AIM OF THE EXERCISE =>
Answer these questions about the project description:
(a) Where should questions about the project be asked?
(b) Which pages does DEITEL 10.9 cover?
(c) According to the comment on the constructor, what value are all elements initialized to?

EXTRACT =>
⟨
CSCI1730 - Project 1 - Matrix Class - Solved

Problem / Exercise
Your goal for this project is to create an easy-to-use Matrix class in C++ that makes use of dynamic memory allocation and includes basic matrix operations both in the form of regular functions. Certain aspects of this project might be taught concurrently with the project. Other aspects of this project may not be covered in lecture. You are encouraged to use the DEITEL text and cppreference.com   as references. Also, please ask questions via Piazza. Specifically, the following chapters from the textbook may be useful for this project:

•    DEITEL 3.1–37 (pp. 73–102)

•    DEITEL 8.1–812 (pp. 339–384)

•    DEITEL 9.1–9.16 (pp. 385–433)

•    DEITEL 10.9 (pp. 466–468)

Here is the basic prototype for the Matrix class (you may need to add more to it to support some of the additional features listed further down in this document):

typedef unsigned int uint; class Matrix { public:

Matrix(uint rows, uint cols);
// constructor (all elements initialized to 0)
⟩
DATASET EXTRACT =>
⟨
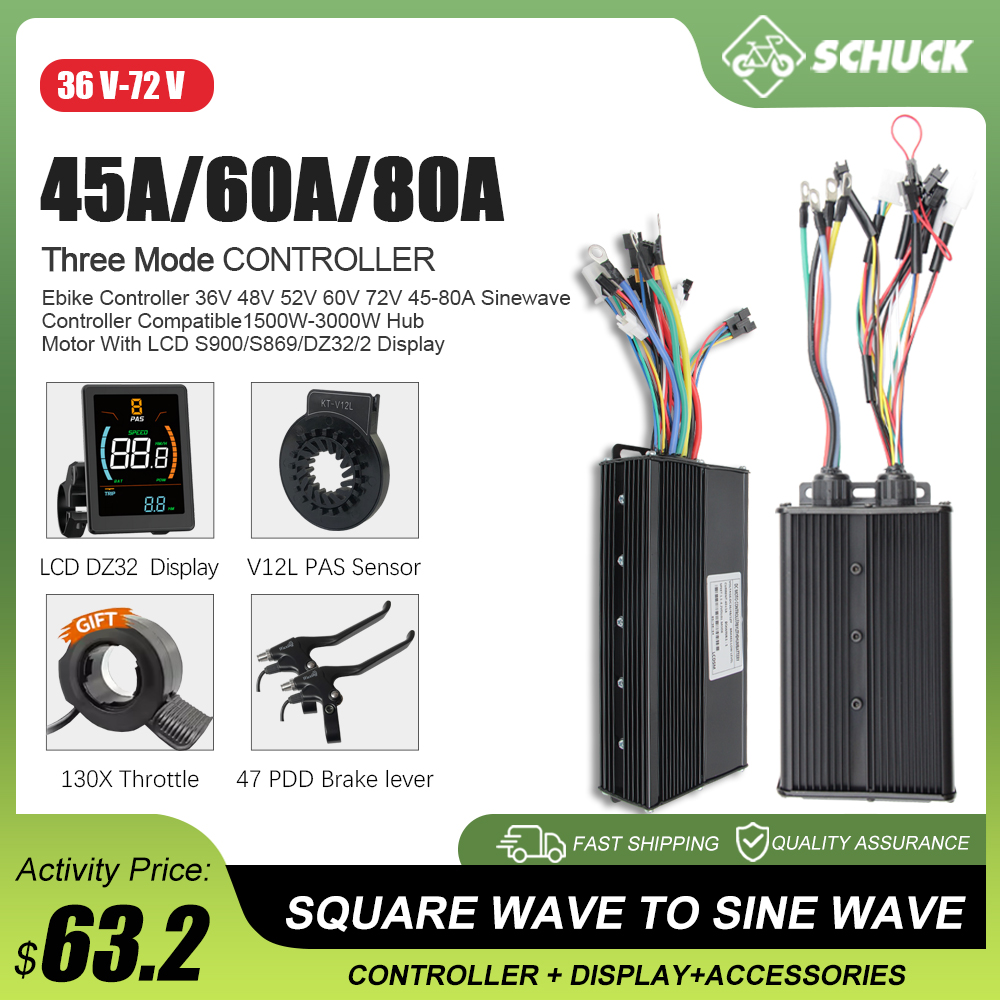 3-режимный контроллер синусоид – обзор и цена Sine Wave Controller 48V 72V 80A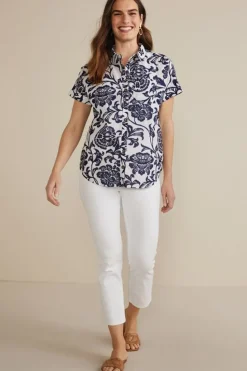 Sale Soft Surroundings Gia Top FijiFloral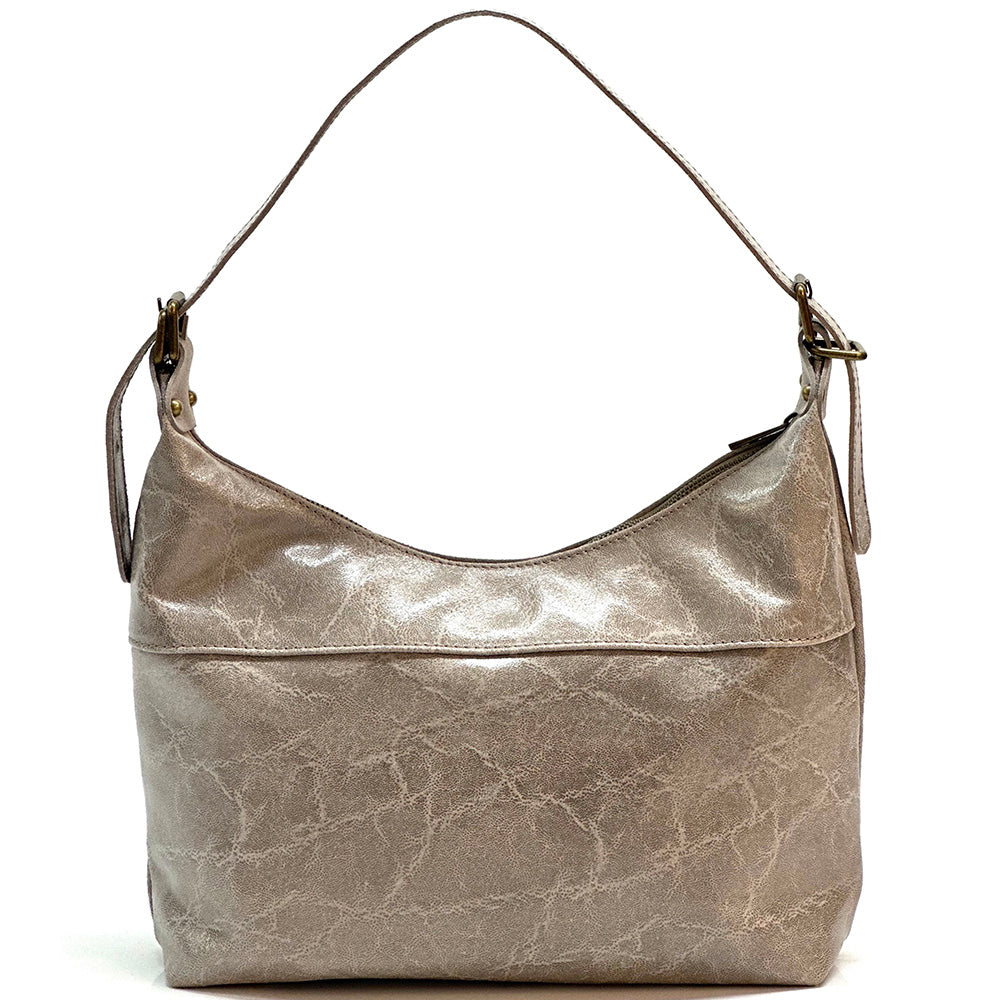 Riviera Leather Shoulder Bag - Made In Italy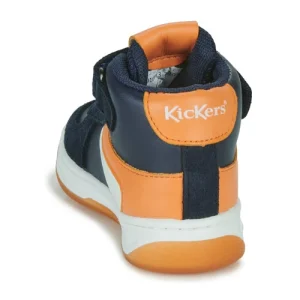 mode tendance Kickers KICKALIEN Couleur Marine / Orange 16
⟩
⟨
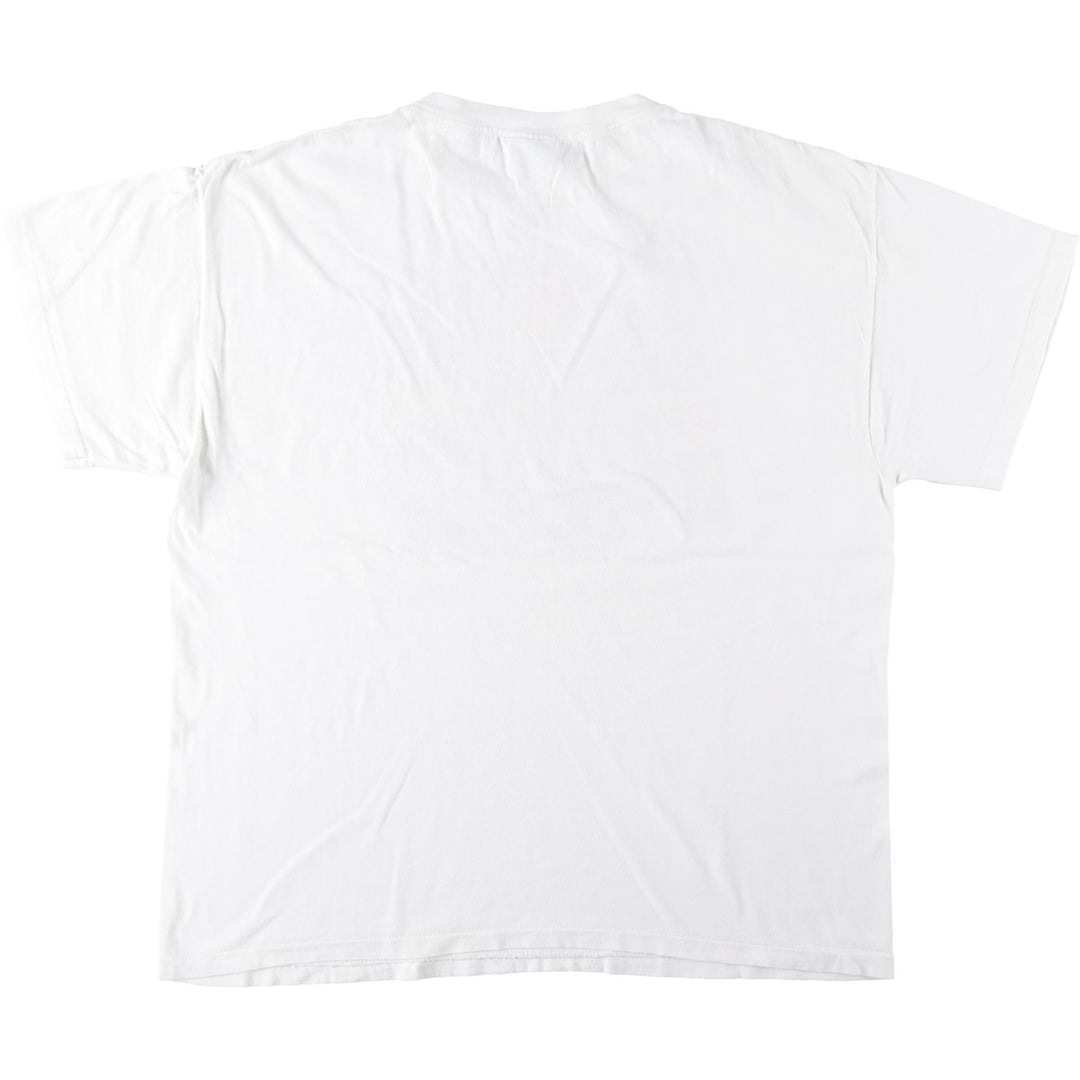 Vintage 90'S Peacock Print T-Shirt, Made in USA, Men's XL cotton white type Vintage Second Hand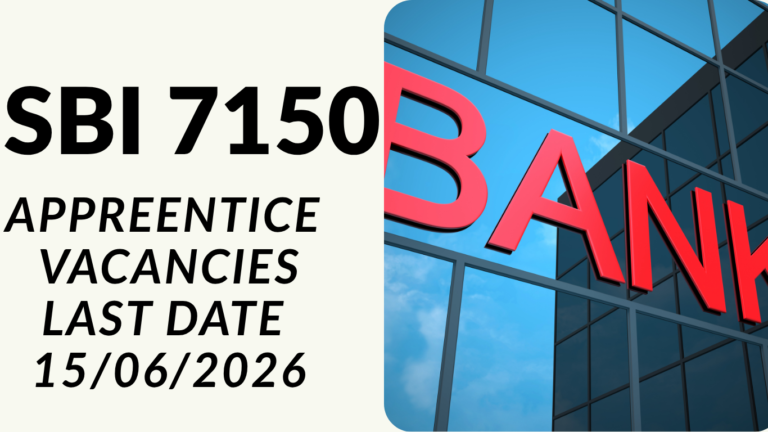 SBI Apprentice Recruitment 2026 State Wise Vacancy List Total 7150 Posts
⟩
⟨
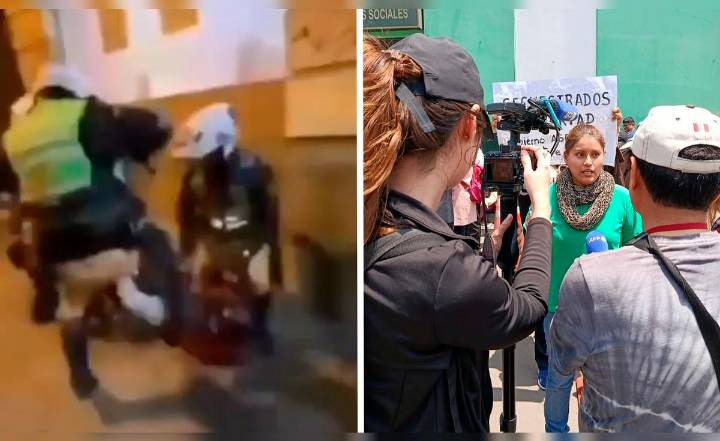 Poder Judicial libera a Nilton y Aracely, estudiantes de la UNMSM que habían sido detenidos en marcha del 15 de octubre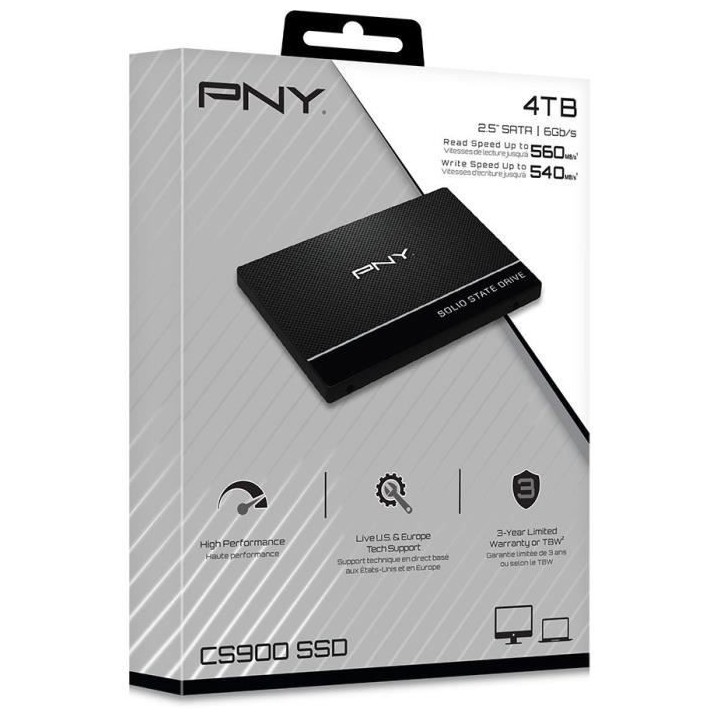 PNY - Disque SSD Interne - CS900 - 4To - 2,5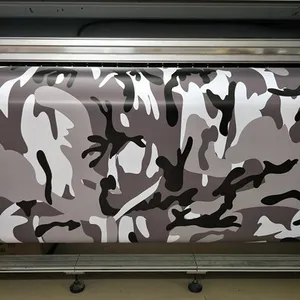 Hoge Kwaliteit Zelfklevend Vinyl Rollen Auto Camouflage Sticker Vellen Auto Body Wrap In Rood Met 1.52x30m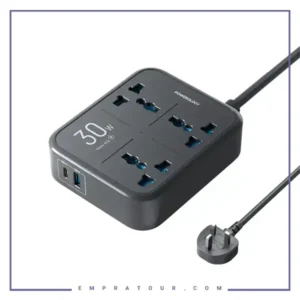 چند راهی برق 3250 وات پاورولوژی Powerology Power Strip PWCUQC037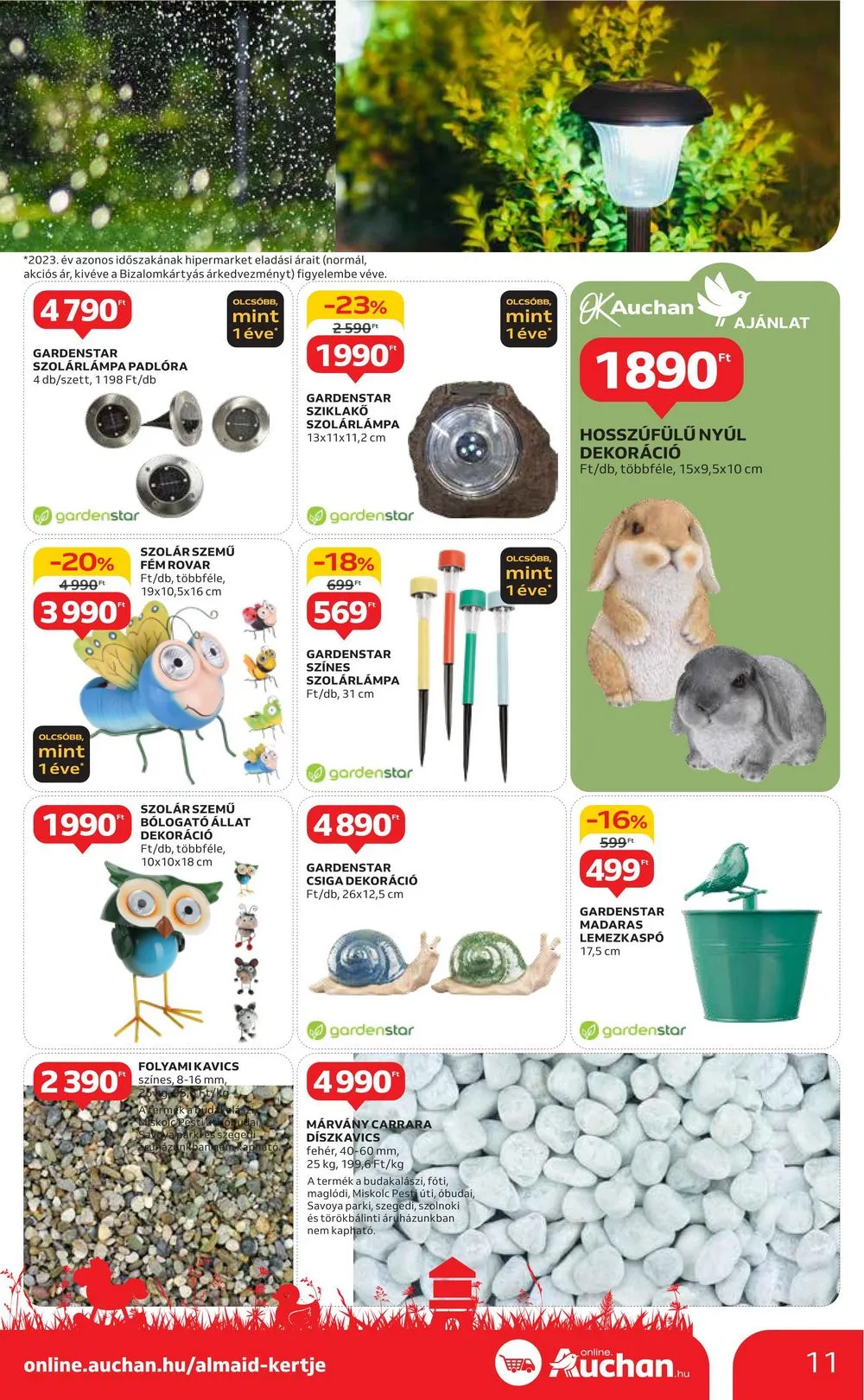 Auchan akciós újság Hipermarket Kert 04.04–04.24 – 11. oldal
⟩
TASK OUTPUT =>
(a) Via Piazza.
(b) Pages 466–468.
(c) 0.